CPU times: user 12.5 s, sys: 892 ms, total: 13.4 s
Wall time: 1.99 s


In [38]:
blocks_subset['node_id'] = osm_net.get_node_ids(blocks_subset['x'], blocks_subset['y'])
net.set(blocks_subset.node_id, variable = blocks_subset.jobs, name='jobs')

In [39]:
jobs_15 = net.aggregate(15, type='sum', decay='linear', name='jobs')

In [40]:
ua_nodes2 = ua_net.net_nodes.copy()
ua_nodes2['jobs_15_act_bart'] = jobs_15

In [41]:
ua_nodes2.head(3)

Unnamed: 0_level_0,id,x,y,net_type,jobs_15_act_bart
id_int,Unnamed: 1_level_1,Unnamed: 2_level_1,Unnamed: 3_level_1,Unnamed: 4_level_1,Unnamed: 5_level_1
1,FTVL_bay_area_rapid_transit_05_bay_area_rapid_...,-122.224274,37.774963,,12455.782702
2,COLS_bay_area_rapid_transit_05_bay_area_rapid_...,-122.197273,37.754006,,9640.885678
3,SANL_bay_area_rapid_transit_05_bay_area_rapid_...,-122.161311,37.722619,,6107.553962


### Merge the accessibilities and compare

We can merge on the original OSM ids, which will match for the OSM nodes.

In [42]:
ua_nodes1_clean = ua_nodes1.loc[ua_nodes1.net_type == 'walk', ['id','x','y','jobs_15_act']]
ua_nodes2_clean = ua_nodes2.loc[ua_nodes2.net_type == 'walk', ['id','jobs_15_act_bart']]

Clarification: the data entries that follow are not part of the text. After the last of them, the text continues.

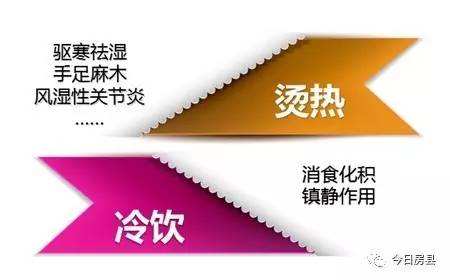 驱寒祛湿
手足麻木
风湿性关节炎
……

烫热

冷饮

消食化积
镇静作用

今日房县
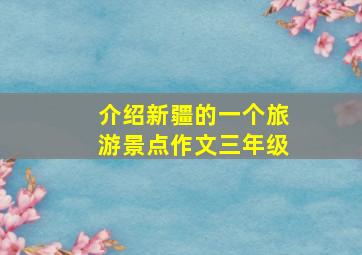 介绍新疆的一个旅游景点作文三年级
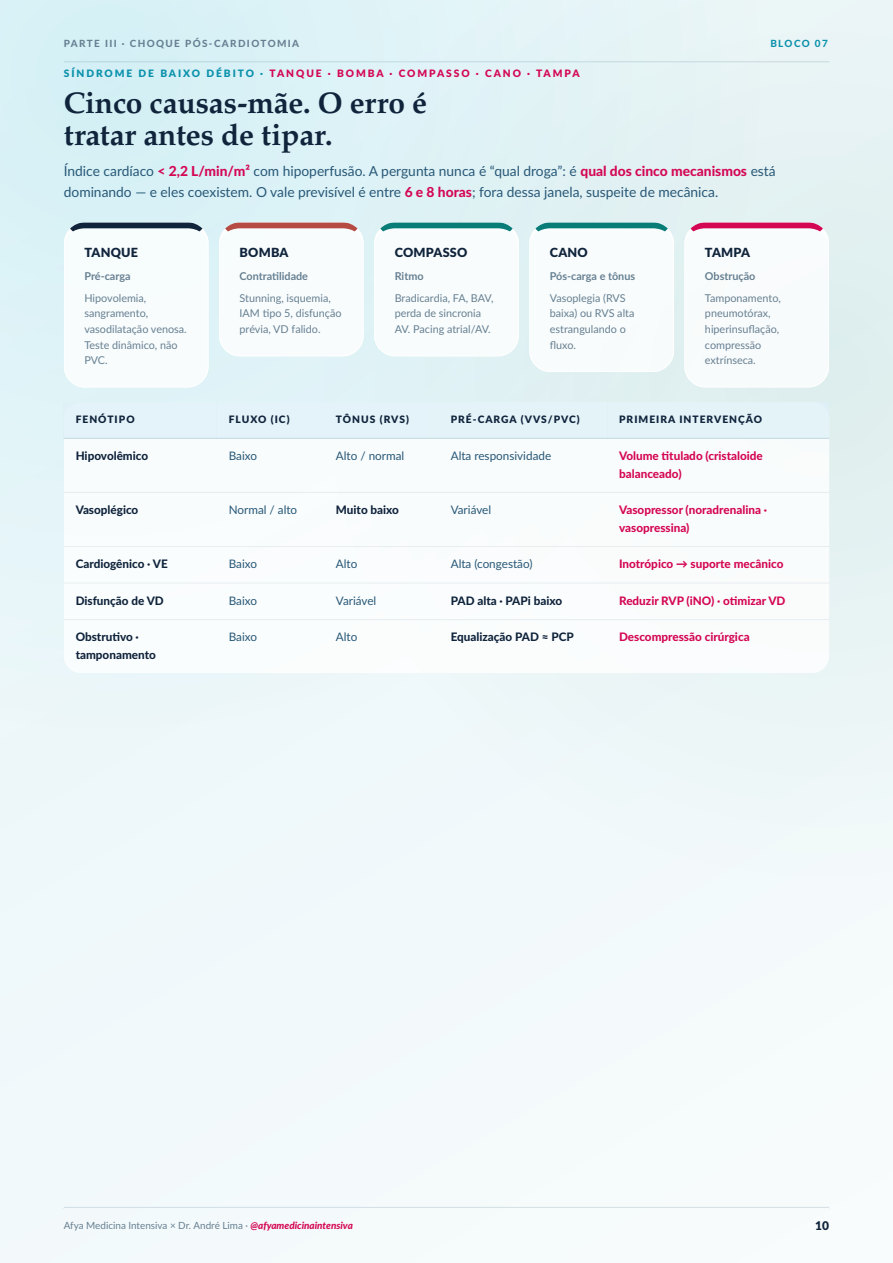 PARTE III · CHOQUE PÓS-CARDIOTOMIA

BLOCO 07

SÍNDROME DE BAIXO DÉBITO · TANQUE · BOMBA · COMPASSO · CANO · TAMPA

Cinco causas-mãe. O erro é tratar antes de tipar.

Índice cardíaco < 2,2 L/min/m² com hipoperfusão. A pergunta nunca é "qual droga": é qual dos cinco mecanismos está dominando — e eles coexistem. O vale previsível é entre 6 e 8 horas; fora dessa janela, suspeite de mecânica.

TANQUE
Pré-carga
Hipovolemia, sangramento, vasodilatação venosa. Teste dinâmico, não PVC.

BOMBA
Contratilidade
Stunning, isquemia, IAM tipo 5, disfunção prévia, VD falido.

COMPASSO
Ritmo
Bradicardia, FA, BAV, perda de sincronia AV. Pacing atrial/AV.

CANO
Pós-carga e tônus
Vasoplegia (RVS baixa) ou RVS alta estrangulando o fluxo.

TAMPA
Obstrução
Tamponamento, pneumotórax, hiperinsuflação, compressão extrínseca.

| FENÓTIPO | FLUXO (IC) | TÔNUS (RVS) | PRÉ-CARGA (VVS/PVC) | PRIMEIRA INTERVENÇÃO |
|---|---|---|---|---|
| Hipovolêmico | Baixo | Alto / normal | Alta responsividade | Volume titulado (cristaloide balanceado) |
| Vasoplégico | Normal / alto | Muito baixo | Variável | Vasopressor (noradrenalina · vasopressina) |
| Cardiogênico · VE | Baixo | Alto | Alta (congestão) | Inotrópico → suporte mecânico |
| Disfunção de VD | Baixo | Variável | PAD alta · PAPi baixo | Reduzir RVP (iNO) · otimizar VD |
| Obstrutivo · tamponamento | Baixo | Alto | Equalização PAD ≈ PCP | Descompressão cirúrgica |

Afya Medicina Intensiva × Dr. André Lima · @afyamedicinaintensiva

10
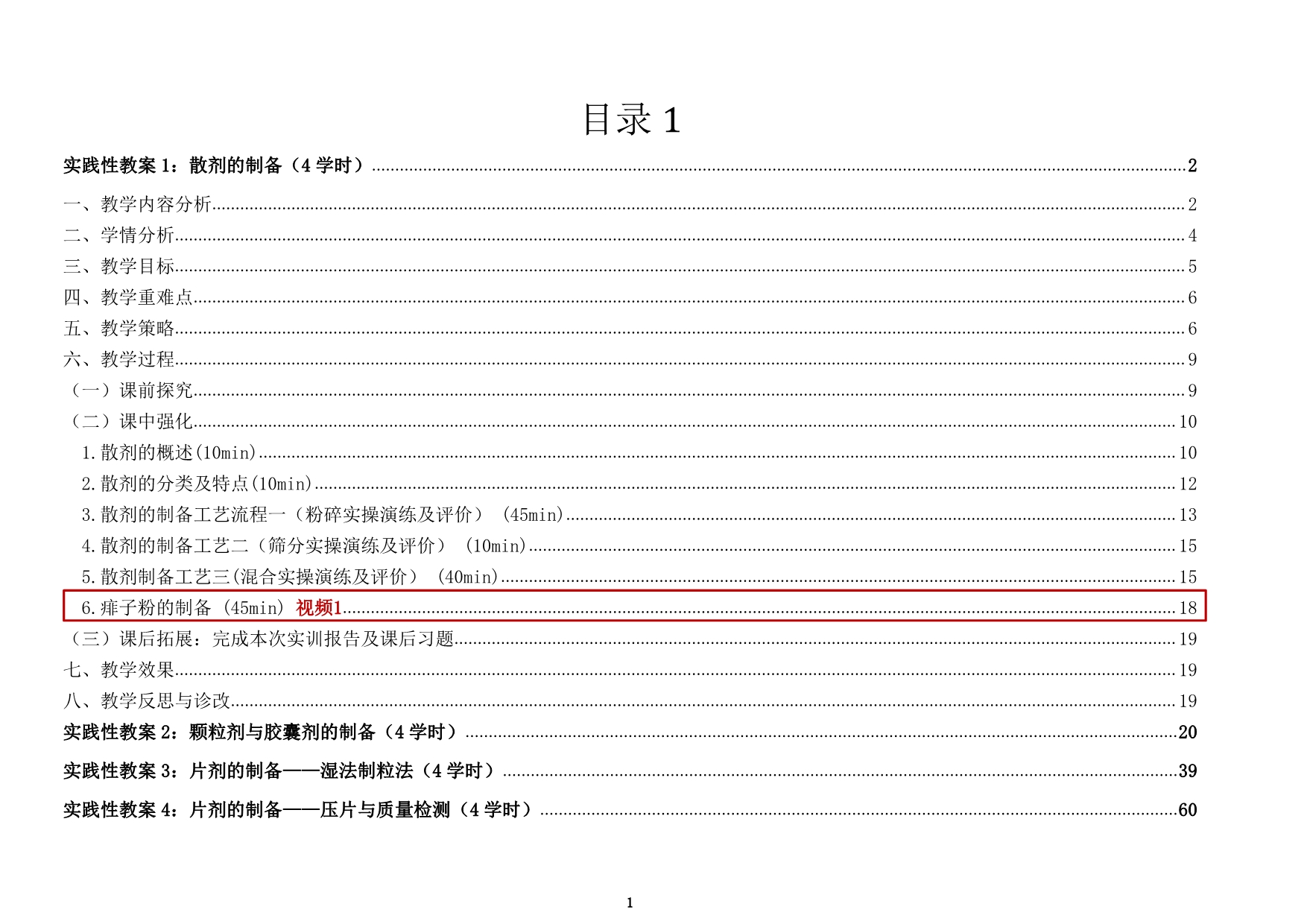 目录1

实践性教案1：散剂的制备（4学时） 2

一、教学内容分析 2
二、学情分析 4
三、教学目标 5
四、教学重难点 6
五、教学策略 6
六、教学过程 9
（一）课前探究 9
（二）课中强化 10
1.散剂的概述(10min) 10
2.散剂的分类及特点(10min) 12
3.散剂的制备工艺流程一（粉碎实操演练及评价）（45min） 13
4.散剂的制备工艺二（筛分实操演练及评价）（10min） 15
5.散剂制备工艺三(混合实操演练及评价）（40min） 15
6.痱子粉的制备（45min）视频1 18
（三）课后拓展：完成本次实训报告及课后习题 19
七、教学效果 19
八、教学反思与诊改 19
实践性教案2：颗粒剂与胶囊剂的制备（4学时） 20
实践性教案3：片剂的制备——湿法制粒法（4学时） 39
实践性教案4：片剂的制备——压片与质量检测（4学时） 60

1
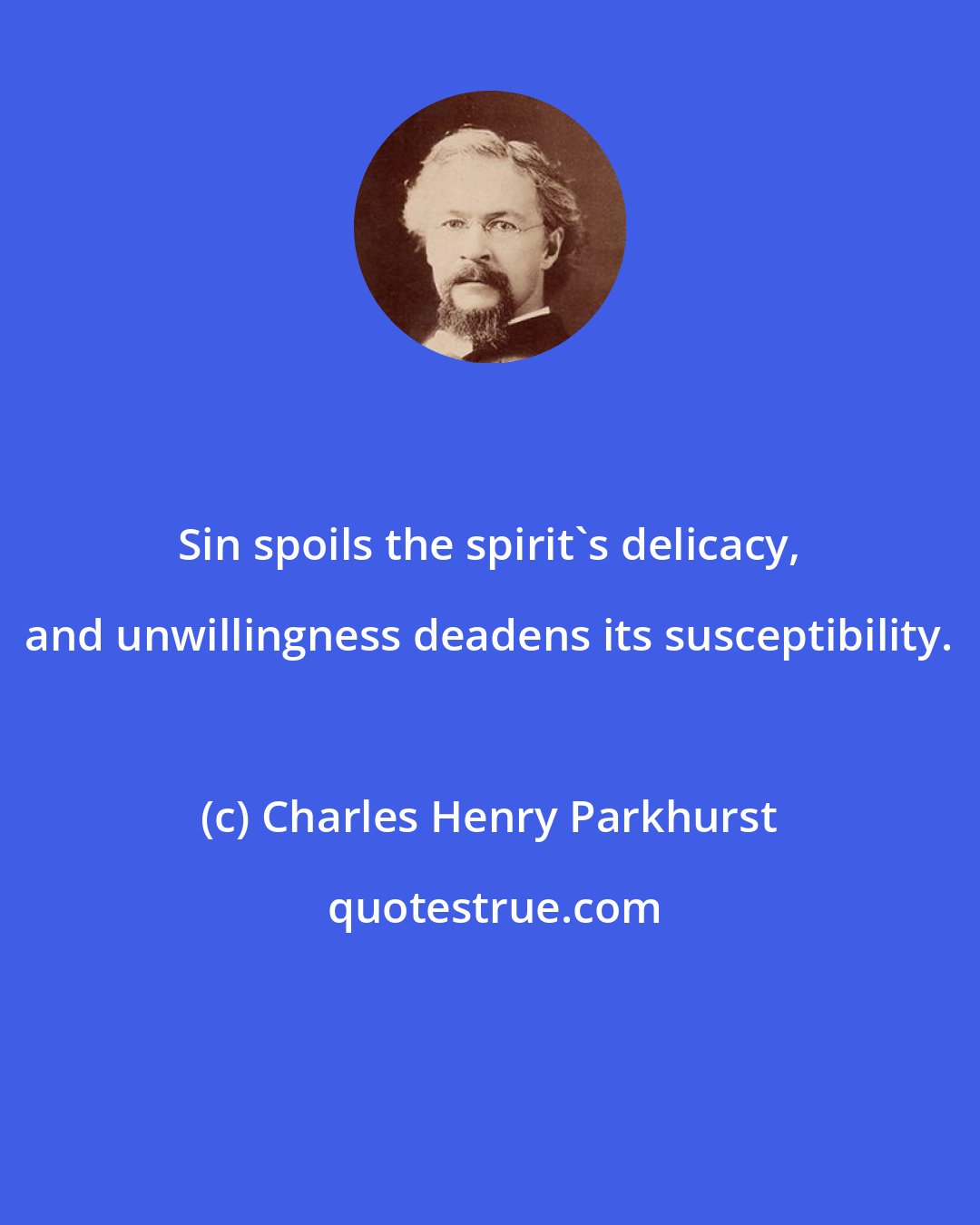 Sin spoils the spirit`s delicacy, and unwillingness deadens its susceptibility.

(c) Charles Henry Parkhurst

quotestrue.com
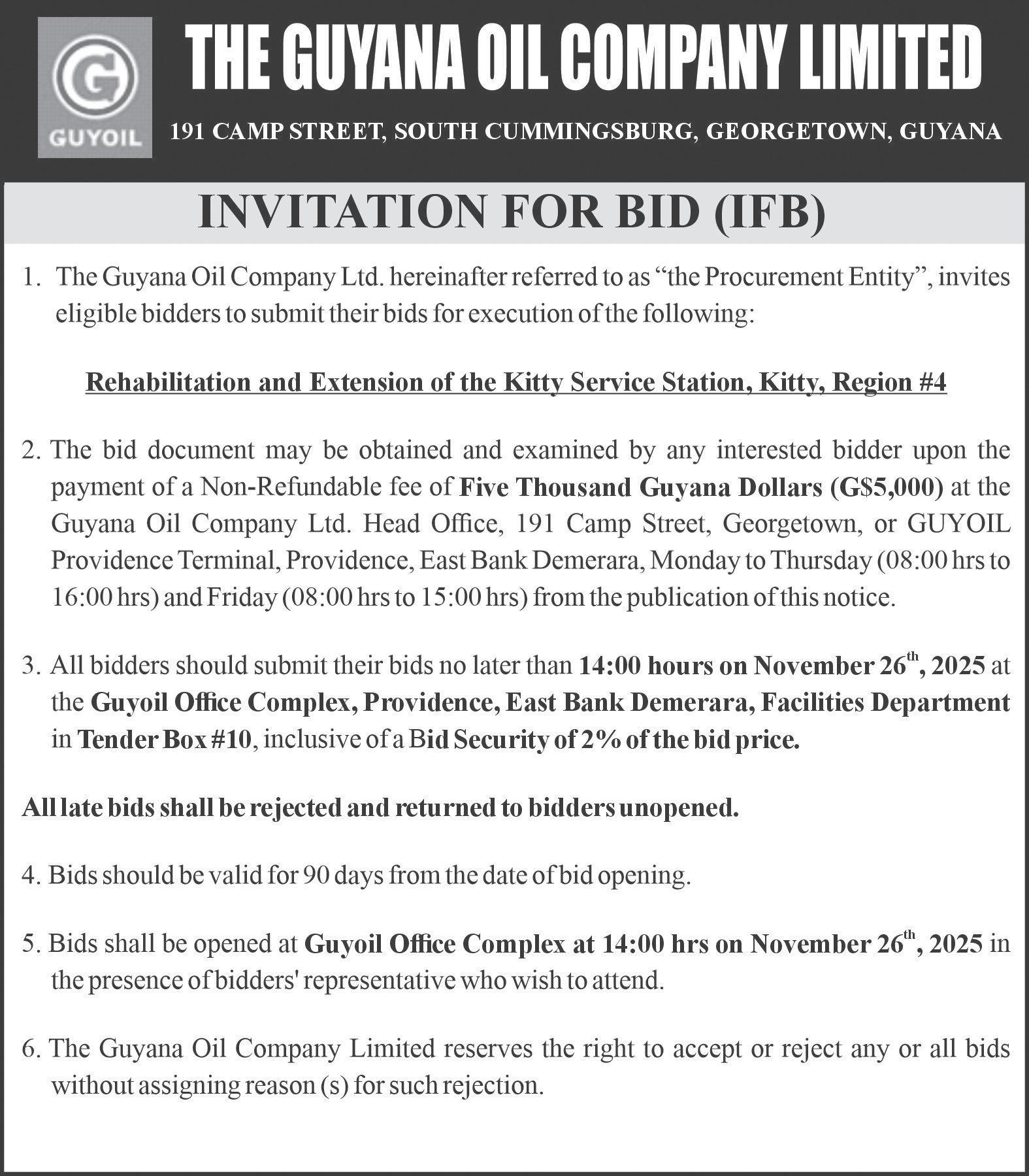 G
GUYOIL

THE GUYANA OIL COMPANY LIMITED

191 CAMP STREET, SOUTH CUMMINGSBURG, GEORGETOWN, GUYANA

INVITATION FOR BID (IFB)

1. The Guyana Oil Company Ltd. hereinafter referred to as “the Procurement Entity”, invites eligible bidders to submit their bids for execution of the following:

Rehabilitation and Extension of the Kitty Service Station, Kitty, Region #4

2. The bid document may be obtained and examined by any interested bidder upon the payment of a Non-Refundable fee of Five Thousand Guyana Dollars (G$5,000) at the Guyana Oil Company Ltd. Head Office, 191 Camp Street, Georgetown, or GUYOIL Providence Terminal, Providence, East Bank Demerara, Monday to Thursday (08:00 hrs to 16:00 hrs) and Friday (08:00 hrs to 15:00 hrs) from the publication of this notice.

3. All bidders should submit their bids no later than 14:00 hours on November 26$^{th}$, 2025 at the Guyoil Office Complex, Providence, East Bank Demerara, Facilities Department in Tender Box #10, inclusive of a Bid Security of 2% of the bid price.

All late bids shall be rejected and returned to bidders unopened.

4. Bids should be valid for 90 days from the date of bid opening.

5. Bids shall be opened at Guyoil Office Complex at 14:00 hrs on November 26$^{th}$, 2025 in the presence of bidders' representative who wish to attend.

6. The Guyana Oil Company Limited reserves the right to accept or reject any or all bids without assigning reason (s) for such rejection.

nodes = pd.merge(ua_nodes1_clean, 
                 ua_nodes2_clean, 
                 how = 'inner', 
                 on = 'id')

In [43]:
nodes.head(3)

Unnamed: 0,id,x,y,jobs_15_act,jobs_15_act_bart
0,30366199,-122.281347,37.828045,2238.892128,2238.892128
1,30366200,-122.280475,37.828248,2569.567284,2569.567284
2,30374146,-122.287497,37.802534,1592.634663,1592.634663


In [44]:
nodes['jobs_15_ratio'] = nodes.jobs_15_act_bart / nodes.jobs_15_act

In [45]:
nodes.describe()

Unnamed: 0,x,y,jobs_15_act,jobs_15_act_bart,jobs_15_ratio
count,55440.0,55440.0,55440.0,55440.0,54577.0
mean,-122.220596,37.784235,2008.193831,2067.731575,1.036367
std,0.055707,0.060465,3741.537578,3851.983741,0.394524
min,-122.342039,37.631875,0.0,0.0,1.0
25%,-122.267031,37.739285,301.864398,302.499099,1.0
50%,-122.232524,37.78757,898.123474,907.081498,1.0
75%,-122.174038,37.832181,1898.933564,1973.53104,1.0
max,-122.107708,37.891111,31560.787784,36738.856966,12.740816


#### The problem is solved: after adding BART to the network, accessibility remains the same or improves at every node.